The 66-year-old Vajiralongkorn will formally take the helm of a constitutional monarchy that has gradually amassed more and more power in the two-and-a-half years since the death of his father Bhumibol Adulyadej.
Also known by his title king Rama X, the current monarch cuts an unorthodox figure. He has been divorced three times, has seven children—some of whom he has disowned—and has jailed the parents and relatives of former Thai princess Srirasmi Suwadee, his third wife whom he divorced in 2014. He also gave his pet poodle Foo Foo the rank of Air Chief Marshal, and once brought the dog, dressed in formal evening attire and paw mitts, to a gala at the residence of the US ambassador to Thailand, where it jumped onto tables and lapped from guests’ glasses (paywall). And he has been seen strolling in a Munich shopping mall in a yellow crop top that exposed his fake tattoos, with a woman by his side.
In short, the king has “a bad reputation,” said Pavin Chachavalpongpun, an associate professor at the Center for Southeast Asian Studies at Kyoto University. Strict lèse-majesté laws mean that Thais have to be careful about what they say in public about the king. “But in Thailand, come on, people talk about it [in private],” he said.
And in a surprise announcement just days before Vajiralongkorn’s official crowning, the king revealed that he had married the deputy head of his personal guard force, general Suthida Vajiralongkorn Na Aydhaya, and declared her queen.

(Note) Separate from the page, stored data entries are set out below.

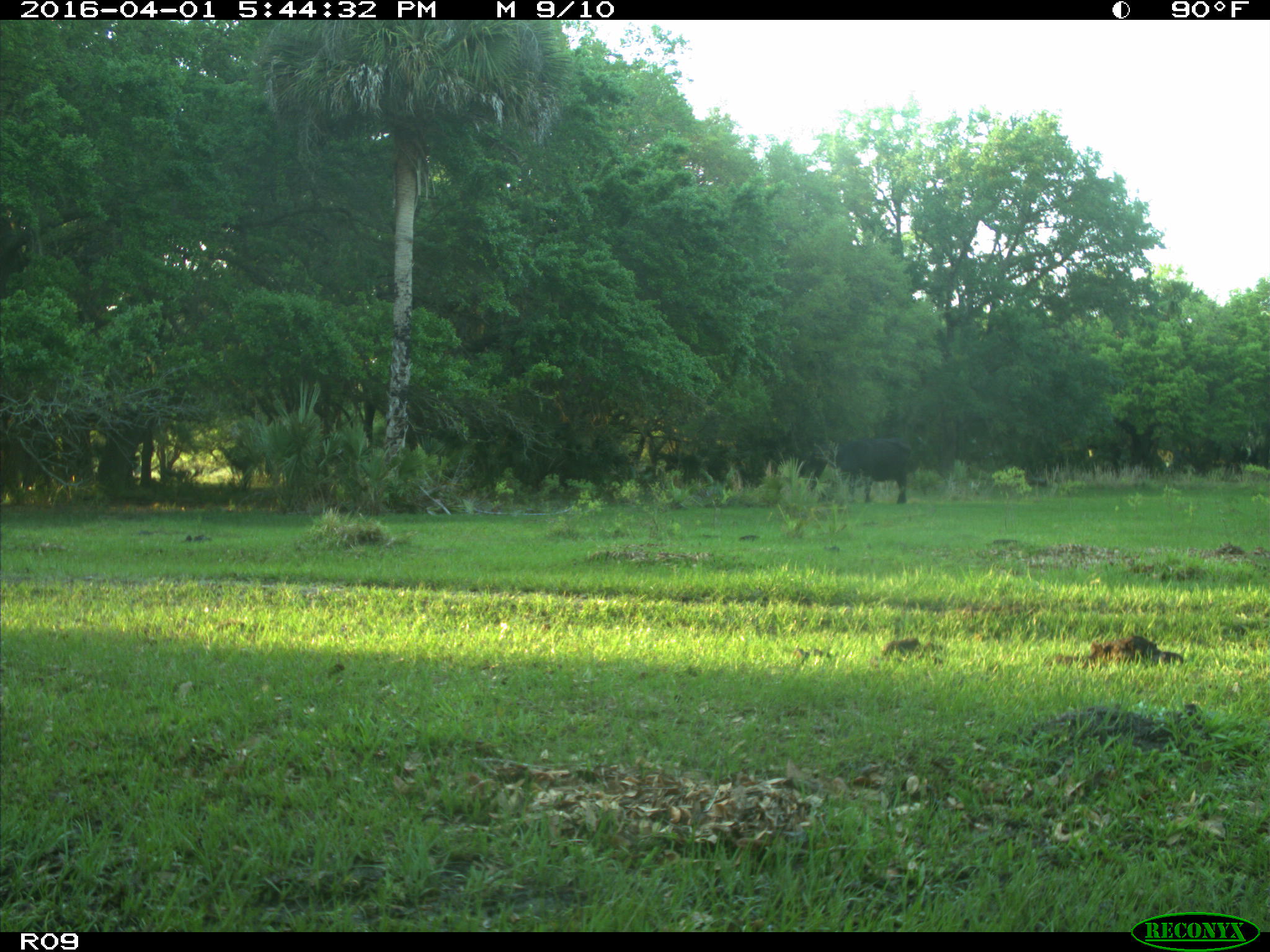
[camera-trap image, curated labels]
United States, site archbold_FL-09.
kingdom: Animalia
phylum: Chordata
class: Mammalia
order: Artiodactyla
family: Bovidae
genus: Bos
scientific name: Bos taurus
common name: domestic cow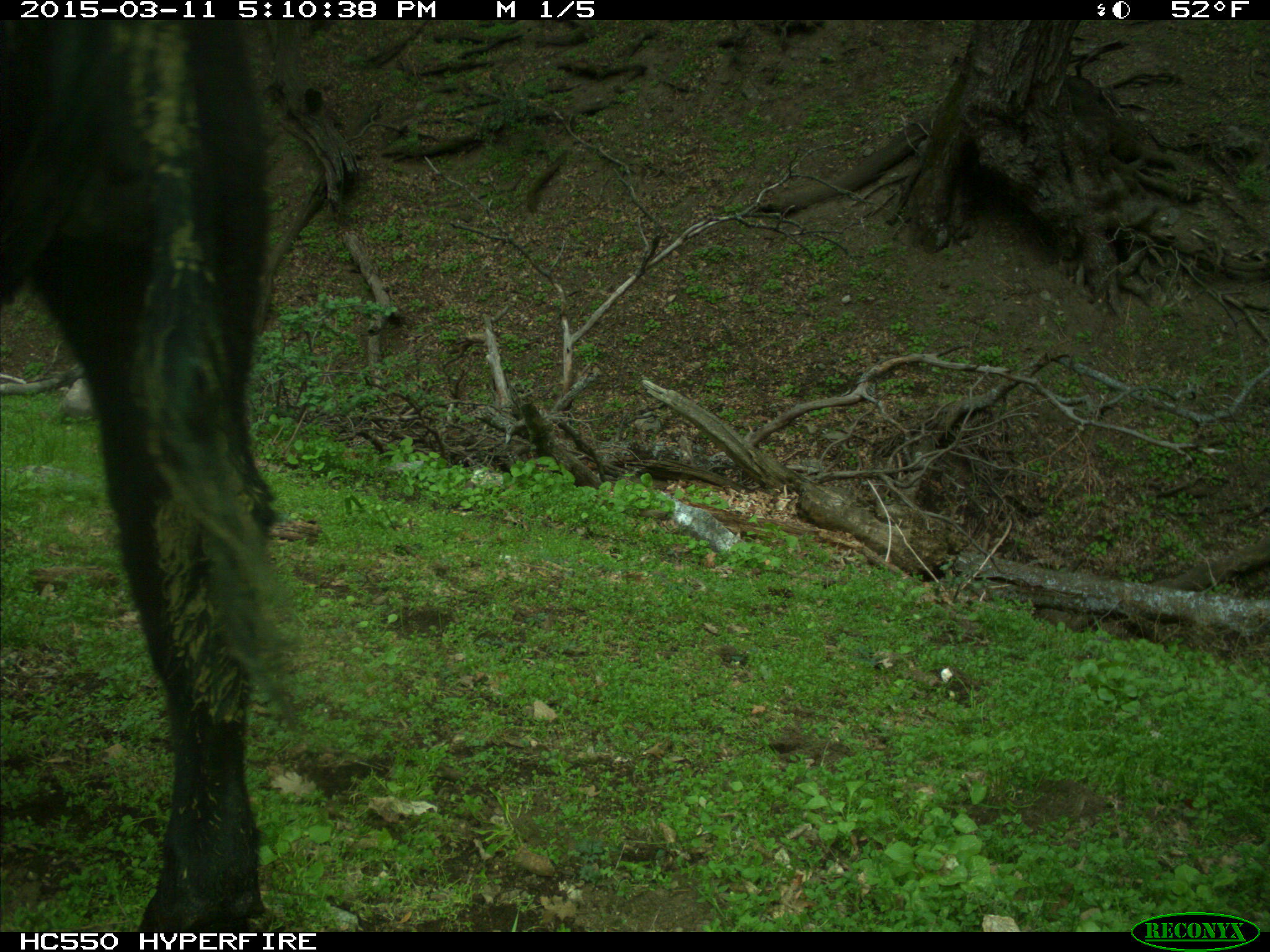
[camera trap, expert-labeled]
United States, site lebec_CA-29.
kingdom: Animalia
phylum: Chordata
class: Mammalia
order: Artiodactyla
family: Bovidae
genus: Bos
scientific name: Bos taurus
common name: domestic cow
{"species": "Bos taurus (domestic cow)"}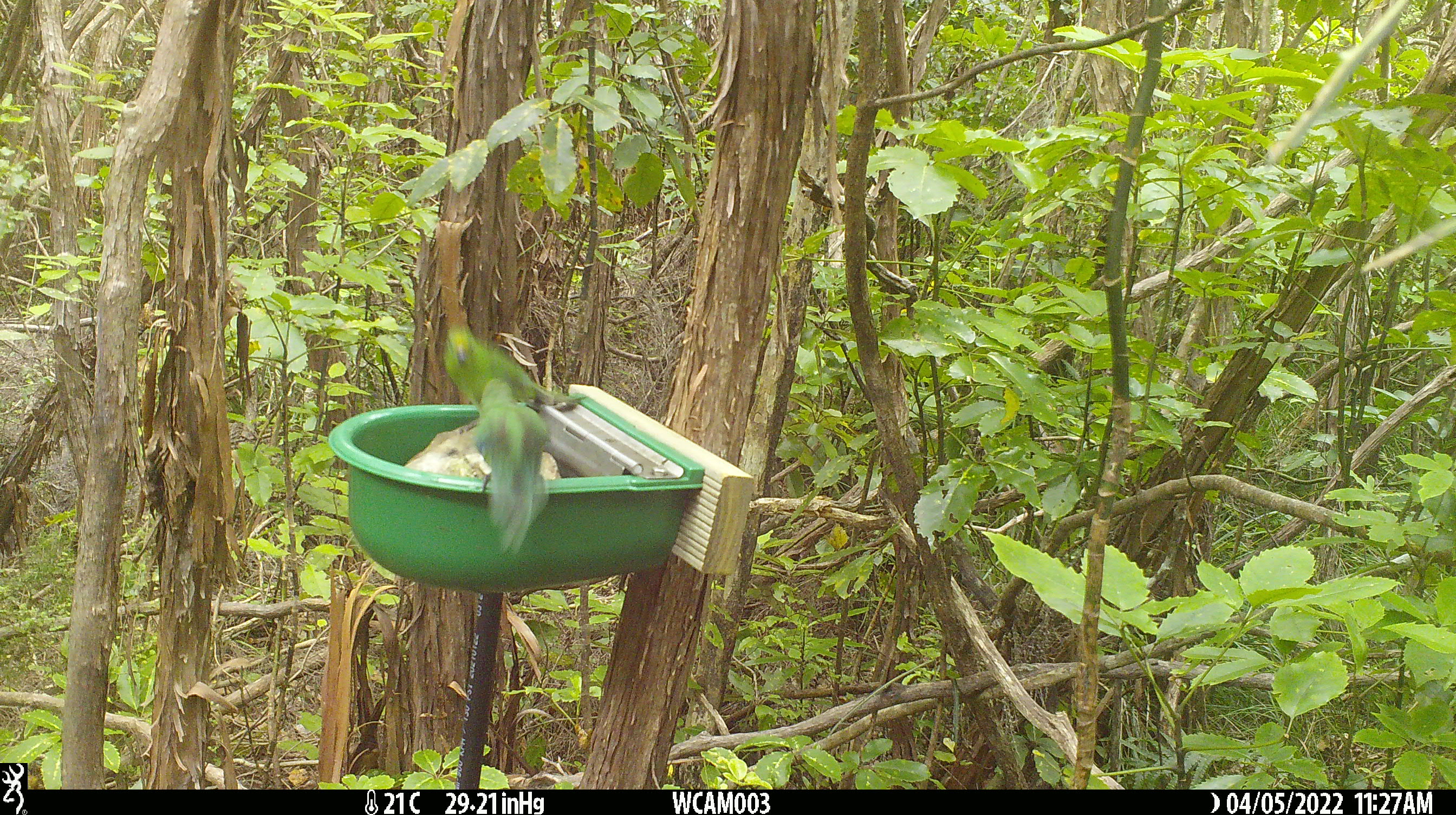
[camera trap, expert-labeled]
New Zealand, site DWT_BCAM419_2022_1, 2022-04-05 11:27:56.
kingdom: Animalia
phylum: Chordata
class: Aves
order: Psittaciformes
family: Psittaculidae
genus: Cyanoramphus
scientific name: Cyanoramphus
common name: parakeet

It all makes for an interesting backdrop as the king prepares to formally take the throne. And the coronation comes as Thailand’s turbulent politics show no signs of calming down.
In the run-up to elections in March—the first nationwide polls since the 2014 coup that overthrew the elected civilian government of Yingluck Shinawatra—Vajiralongkorn’s sister, princess Ubolratana Mahidol, made an unprecedented bid for prime minister as a candidate for the Thai Raksa Chart party, which is allied with former prime minister Thaksin Shinawatra. The king quickly denounced her decision as “inappropriate,” in effect barring her candidacy. Soon after, the Thai Raksa Chart party was dissolved by the country’s constitutional court and deemed “hostile to the monarchy institution.”
Some observers saw the king’s actions as a dangerous interference in the nation’s politics. Others, like Titipol Phakdeewanich, a political scientist at Ubon Ratchathani University in Thailand, saw it as an effort by the king “to ensure that the monarchy is not part of the political system.”
That official results have yet to be released more than a month since the elections has further added to the confusion.
In the meantime, a prominent opposition politician, Thanathorn Jungroongruangkit, whose Future Forward party came third in the recent election, has been accused by the election commission of breaching the election law. If convicted, he would be banned from running for elections for one year.
While the monarchy, and its close relationship with the military, has long held the cards to Thailand’s stability, Kyoto University’s Pavin sees a major weakness in the new king. “Instead of using moral authority, which he hasn’t got, he uses fear as a kind of instrument to control the public,” he said.
The extravagant coronation ceremony, he added, while largely symbolic, will serve an important goal for Vajiralongkorn “to remind Thais that the royal institution has always been with you, and will continue to be with you, whether you like it or not.”